Text von Markus Liener
Die BP-Wahl in Österreich hat hohe Wellen geschlagen. Die bisher dominante Mitte in Form von SPÖ und ÖVP hatte keinerlei Einfluss auf das Wahlergebnis. Links in Form von Alexander van der Bellen, Rechts in Form von Norbert Hofer gehen in die Stichwahl am 22.05.2016.
Für viele Menschen ist der Zwischensieg von Norbert Hofer eine Katastrophe und ein erster Schritt in Richtung Nationalsozialismus. Für andere ist es ein Schritt heraus aus dem Desaster, dass die SPÖ mit der ÖVP verursacht hat. Beschränkung der Flüchtlingsströme, eine bessere Sicherheitspolitik und wieder weg von pro-europäischer Politik, da sich die europäische Union nicht um den kleinen Mann/die kleine Frau kümmert, sondern realitätsfern und gegen Österreich arbeitet, sollen Österreich wieder lebenswerter machen.
Leider hat dieser Umkehrschwung in der österreichischen Politik, sei es auch „nur“ eine BP‑Wahl, eine Sache deutlich aufgezeigt.
Hass, Abneigung und Ausgrenzung.
Sei es in Form von Hass und Abneigung der eigenen Bevölkerung gegenüber denjenigen, die Norbert Hofer gewählt haben.
Oder in Form von Hass und Ausgrenzung gegenüber Flüchtlingen, die zu uns strömen weil ihr Zuhause nicht mehr existiert.
Genau diese Reaktionen sind jedoch die falschen Gesten.

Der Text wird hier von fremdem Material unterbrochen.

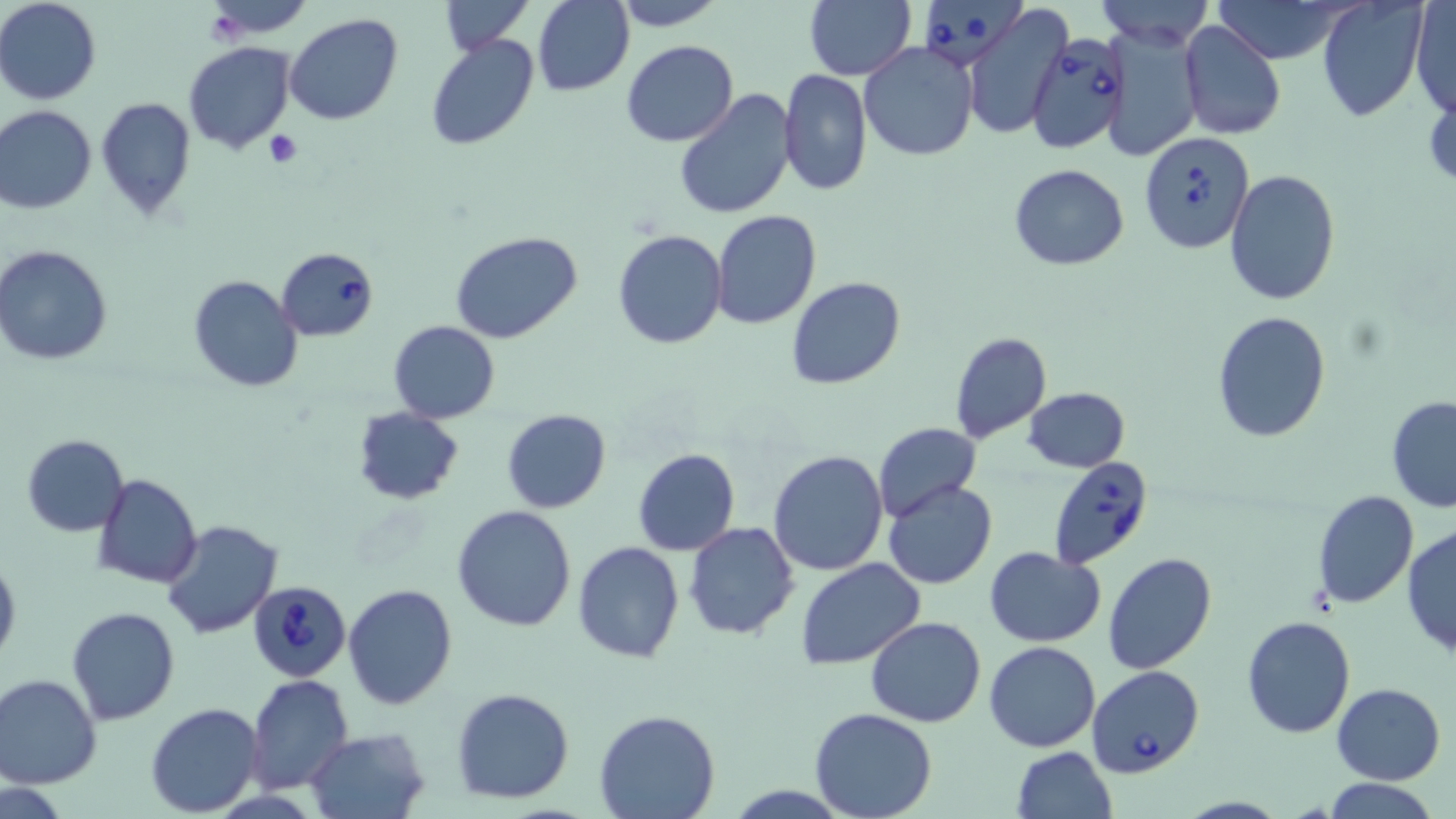

Babesia divergens.

stain: May-Grünwald-Giemsa
platelet_locations: 'approximate bounding boxes as (x1,y1)-(x2,y2) corner pairs in pixels: (265,131)-(302,169)'
modality: light microscopy
babesia_divergens_infected_red_blood_cell_locations: 'approximate bounding boxes as (x1,y1)-(x2,y2) corner pairs in pixels: (922,0)-(1030,70), (1026,32)-(1132,152), (1139,132)-(1254,254), (276,247)-(379,342), (1049,453)-(1154,569), (247,577)-(351,678), (1088,666)-(1205,777)'
image_size: 1456×819 pixels
preparation: thin blood smear
field_of_view: one of a larger specimen
magnification: 1000x
uninfected_red_blood_cell_locations: 'approximate bounding boxes as (x1,y1)-(x2,y2) corner pairs in pixels: (0,0)-(102,104), (202,0)-(313,37), (439,0)-(531,54), (611,0)-(726,30), (805,0)-(916,81), (1096,0)-(1213,49), (1208,0)-(1353,64), (1411,0)-(1455,120), (534,1)-(633,95), (1317,1)-(1428,122), (964,5)-(1071,140), (284,12)-(403,125), (1179,20)-(1285,140), (1100,22)-(1203,161), (424,34)-(539,152), (621,39)-(738,147), (183,42)-(296,154), (858,42)-(979,163), (778,69)-(872,195), (673,89)-(798,220), (95,97)-(198,221), (0,105)-(98,214), (1009,163)-(1129,270), (1225,168)-(1340,304), (712,209)-(820,329), (612,229)-(727,350), (451,230)-(584,346), (0,244)-(113,365), (189,274)-(304,392), (786,277)-(907,389), (1211,311)-(1331,443), (389,321)-(500,423), (948,331)-(1053,445), (1022,386)-(1130,473), (1386,396)-(1456,514), (353,407)-(465,505), (501,410)-(612,513), (872,421)-(981,524), (22,435)-(128,537), (632,448)-(740,556), (769,449)-(888,576), (94,474)-(202,589), (882,479)-(998,589), (1311,489)-(1419,609), (451,505)-(578,632), (161,518)-(285,640), (684,522)-(799,640), (1401,524)-(1456,660), (572,540)-(685,662), (984,547)-(1105,647), (0,549)-(21,671), (1103,553)-(1217,675), (796,558)-(925,671), (341,583)-(459,711), (65,606)-(181,726), (866,615)-(986,728), (1241,616)-(1356,738), (868,624)-(1102,736), (984,640)-(1102,752), (246,673)-(354,792), (0,675)-(102,789), (1332,683)-(1445,784), (450,687)-(576,804), (144,702)-(265,817), (809,708)-(938,819), (594,710)-(721,819), (305,727)-(432,819), (1011,746)-(1118,819), (1320,779)-(1442,818), (0,780)-(76,819)'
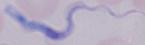

Summary:
  - Modality: micrograph
  - Magnification: 1000x
  - Identification: trypanosome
Give the preparation type.
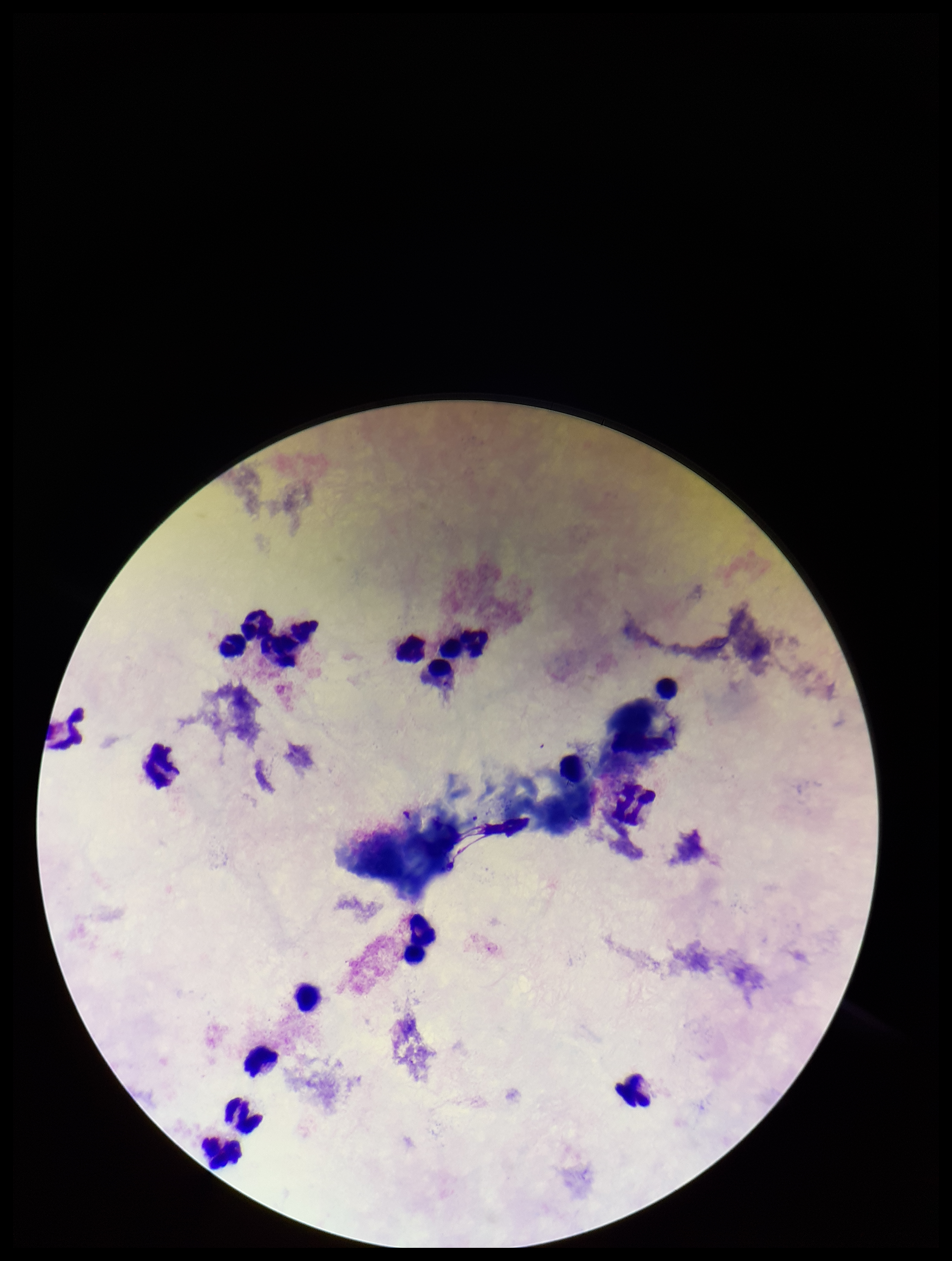
It is a thick blood smear.

One field from this slide. Leukocyte count: 15. Plasmodium parasites: none seen. Smartphone photograph taken through the eyepiece of a microscope. Parasite count: 0. Image is 952×1261 pixels. Patient malaria status: negative. Giemsa stain.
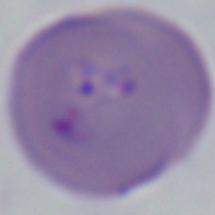

{
  "magnification": "1000x",
  "identification": "Babesia",
  "modality": "photomicrograph"
}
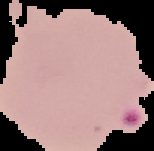
Summary:
  - Image size: 154×151 pixels
  - Image type: segmented cell region on a black background
  - Malaria status: parasitized
  - Preparation: thin blood film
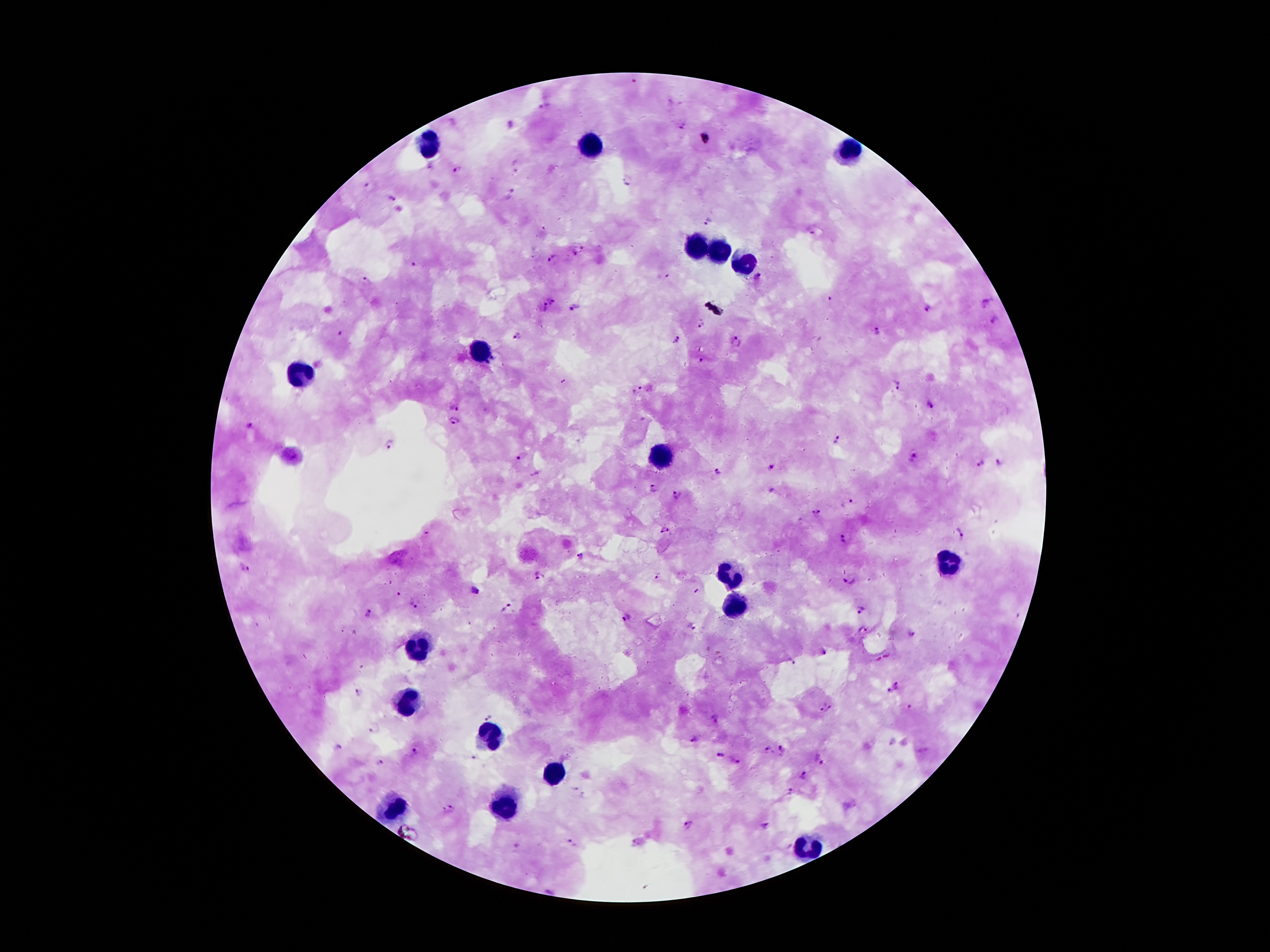
Approximate centers as [x, y] in pixels.
Summary:
  - Leukocyte locations: [429, 144], [592, 145], [847, 152], [701, 247], [719, 249], [744, 263], [479, 353], [304, 372], [661, 453], [946, 565], [733, 574], [733, 603], [420, 649], [409, 703], [490, 738], [554, 774], [506, 805], [393, 808], [806, 847]
  - Plasmodium parasite locations: [545, 105], [682, 127], [515, 165], [456, 169], [628, 181], [366, 184], [511, 192], [391, 198], [709, 221], [810, 230], [579, 251], [552, 259], [416, 264], [759, 277], [366, 280], [553, 300], [985, 301], [544, 308], [574, 308], [928, 309], [994, 321], [701, 325], [340, 333], [878, 334], [518, 336], [677, 339], [737, 342], [700, 359], [897, 385], [637, 389], [928, 403], [454, 407], [453, 419], [248, 427], [836, 439], [387, 444], [524, 457], [914, 457], [981, 464], [999, 464], [771, 467], [716, 471], [650, 489], [773, 491], [677, 494], [851, 501], [816, 513], [665, 529], [960, 535], [845, 539], [582, 557], [245, 568], [658, 575], [538, 576], [851, 580], [475, 590], [397, 594], [413, 605], [507, 607], [862, 611], [368, 613], [627, 618], [693, 627], [910, 634], [825, 653], [791, 662], [897, 685], [890, 690], [359, 693], [908, 707], [826, 709], [489, 717], [716, 717], [374, 727], [696, 740], [338, 746], [767, 751], [784, 751], [413, 753], [720, 755], [474, 757], [380, 762], [738, 763], [822, 763], [803, 776], [574, 788], [791, 793], [582, 795], [451, 810], [687, 825], [767, 826], [571, 843], [517, 846]
  - Preparation: thick blood film
  - Magnification: 100x
  - Stain: Giemsa
  - Image size: 1270×952 pixels
  - Capture: smartphone camera through the microscope eyepiece
  - Patient malaria status: infected with Plasmodium falciparum
  - Field of view: one from this slide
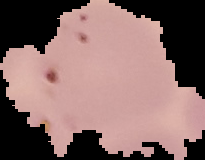

Summary:
  - Image type: segmented cell region on a black background
  - Result: Plasmodium parasites detected
  - Preparation: thin blood film
  - Image size: 205×160 pixels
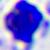 Micrograph. A white blood cell is shown. 400x magnification.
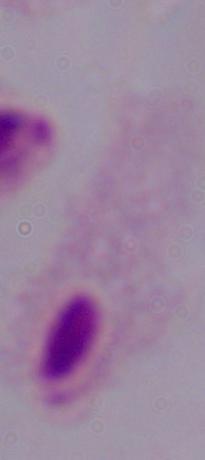
modality = micrograph
magnification = 1000x
identification = trichomonad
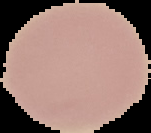

Summary:
  - Image size: 151×133 pixels
  - Malaria status: uninfected
  - Image type: cell region segmented out of the field of view; surrounding area masked to black
  - Preparation: thin blood film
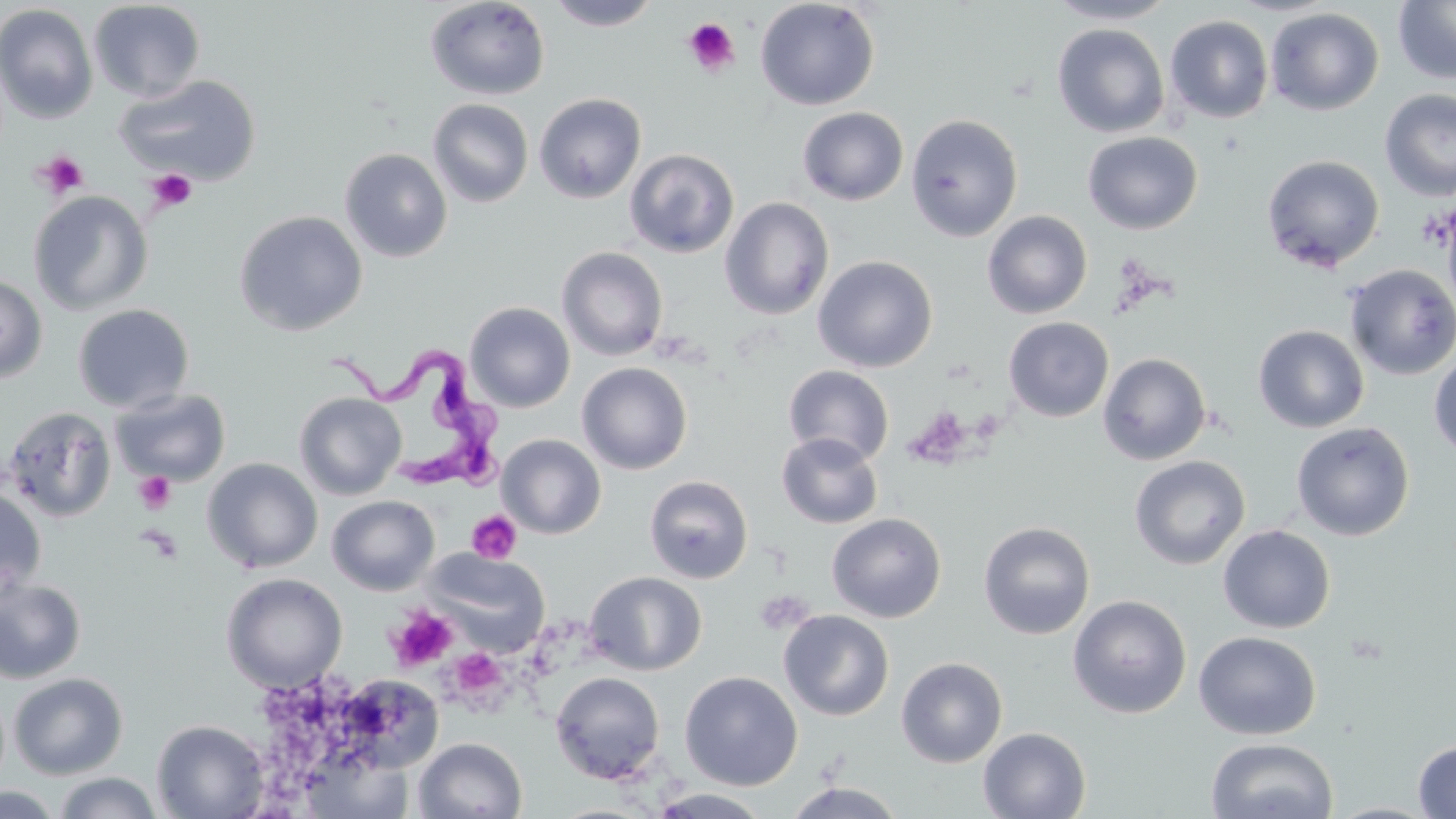

Approximate bounding boxes as [x1, y1, x2, y2] in pixels. Trypanosoma brucei locations: [324, 340, 515, 493]. Platelet locations: [682, 18, 740, 76], [34, 150, 90, 198], [147, 169, 197, 213], [133, 471, 177, 514], [467, 510, 522, 564], [754, 590, 813, 635], [386, 606, 457, 671], [447, 648, 507, 703]. Uninfected red blood cell locations: [424, 0, 551, 101], [547, 0, 662, 31], [755, 0, 880, 111], [1045, 0, 1178, 25], [1393, 0, 1456, 85], [88, 1, 206, 102], [0, 4, 98, 124], [97, 4, 234, 171], [1265, 7, 1384, 115], [1165, 15, 1273, 124], [1051, 23, 1171, 138], [116, 74, 262, 186], [1379, 89, 1456, 202], [533, 93, 647, 204], [427, 98, 534, 208], [797, 107, 909, 206], [905, 114, 1023, 242], [1082, 132, 1203, 235], [339, 148, 453, 262], [624, 148, 739, 258], [1261, 154, 1385, 271], [28, 190, 153, 316], [719, 197, 834, 319], [1442, 204, 1456, 317], [234, 210, 368, 336], [981, 210, 1093, 319], [556, 246, 668, 361], [812, 255, 938, 372], [1344, 264, 1456, 380], [0, 274, 48, 383], [464, 302, 576, 413], [73, 304, 194, 413], [1003, 317, 1114, 421], [1253, 324, 1369, 433], [1098, 352, 1212, 466], [1428, 352, 1456, 460], [576, 362, 693, 474], [783, 364, 894, 466], [110, 387, 231, 487], [295, 392, 407, 500], [2, 405, 117, 522], [1291, 422, 1415, 541], [776, 433, 883, 529], [497, 434, 606, 539], [1129, 455, 1250, 570], [202, 458, 323, 573], [644, 475, 753, 584], [0, 486, 46, 599], [327, 495, 440, 595], [826, 513, 947, 623], [978, 520, 1095, 639], [1217, 524, 1336, 634], [422, 549, 550, 655], [584, 571, 707, 675], [221, 572, 348, 693], [0, 575, 87, 684], [1067, 594, 1192, 719], [778, 610, 894, 721], [1193, 631, 1321, 740], [896, 657, 1008, 768], [680, 671, 803, 790], [8, 672, 128, 780], [550, 672, 665, 784], [338, 674, 444, 774], [151, 719, 270, 818], [978, 727, 1091, 818], [414, 737, 528, 819], [1205, 737, 1338, 819], [1413, 739, 1456, 818], [304, 749, 411, 818], [52, 772, 165, 819], [783, 782, 906, 818], [0, 786, 64, 818], [647, 788, 772, 818], [1324, 802, 1440, 819]. Slide-level diagnosis: Trypanosoma brucei. Image is 1456×819 pixels. One field of a larger specimen. Thin blood film. Optical microscopy. Captured at 1000x magnification. May-Grünwald-Giemsa-stained preparation.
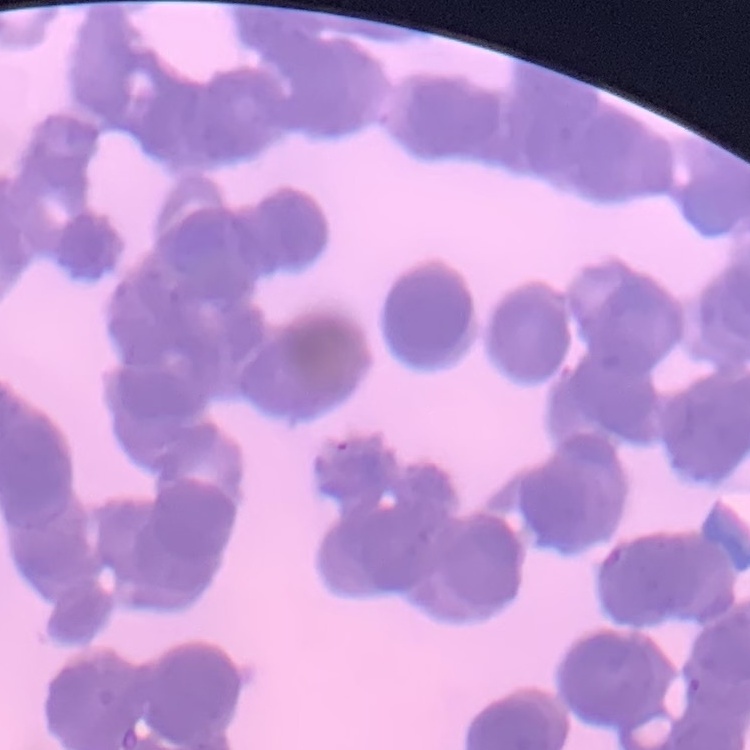

Summary:
  - Red blood cell morphology: rouleaux formation
  - Preparation: thin blood film
  - Stain: Field's or Giemsa
  - Image type: square crop of a larger photomicrograph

Es darf nicht eine neue Schiene gefahren werden, in der Menschen, die bestimmte Themen anders betrachten, die anders gewählt haben, die Bezeichnung als „dumm“, „zurückgeblieben“ oder sogar sofort als nationalsozialistisch erhalten.
Gerade jetzt sind solche Kommentare besonders gefährlich und Ideen wie unter anderem eine Demonstration der ÖH gegen Norbert Hofer laufen in die komplett falsche Richtung. Mit solchen Taten setzt man die völlig falschen Zeichen, motiviert unentschlossene Menschen den Kandidaten der FPÖ zu wählen. Vielleicht sogar aus Trotz.
Auch die „schöne“ Tabelle des Standards, in der die Wählerschaft nach Ausbildungsgrad eingeteilt wurde, ist keineswegs hilfreich und fördert noch mehr den Hass und die Abneigung in der eigenen Bevölkerung. Die einen wollen nicht als dumm gelten, die anderen fühlen sich intellektuell überlegen und wollen ihre „klügere“ Meinung anderen aufdrücken.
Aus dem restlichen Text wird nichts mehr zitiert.